Risk: Technology businesses, sustainability innovators and scrappy startups of all kinds often hesitate to provide the full details needed to support a story. In our scenario, you might fear that revealing too much will make the pilot seem too small (and therefore unimportant) or expose information competitors can use. Those are valid concerns, but so is saying too little. This risk is often overlooked, but in many cases it’s the bigger threat. If you don’t have much of a story to tell, you won’t get meaningful media coverage, and the door will be open for a competitor to grab the glory.

Mitigation: Consider your fears logically. Think of the worst-case scenario and how likely it is. Can you risk it?
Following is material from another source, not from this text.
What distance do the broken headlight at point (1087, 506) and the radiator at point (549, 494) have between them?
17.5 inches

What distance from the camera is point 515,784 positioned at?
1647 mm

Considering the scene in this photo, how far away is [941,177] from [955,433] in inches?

Can disadvantages be recast as advantages? Is there an ambitious claim you can make—and support? If your answers are no, no and no, you’re better off not even trying to tell this story now. Resolve to act later and prepare for best-in-class positioning.

Q3: Make a big PR splash or dip in a toe?

Risk: Even if you’re ready and confident, there’s one more risk calculation in our scenario: how much to invest in the PR campaign. A minimalist approach is likely to produce minimalist results. A big investment will open up more opportunities, but there’s no guarantee of an equally big success.

Mitigation: If you opt for a big splash, approach it as you would a casino game: don’t put more on the table than you can afford to lose with (relatively) good humor. Make sure you have a well-developed, appropriate strategy and execute it fully. Also reserve some budget for a follow-on campaign that can build on your successes and give you an extra boost.

In any PR scenario, consider risks from all the angles: hard costs vs. opportunity costs, worst case vs. best case, real vs. imagined. Then you’ll have the perspective to limit downsides, tell your best story and set yourself up for optimal results.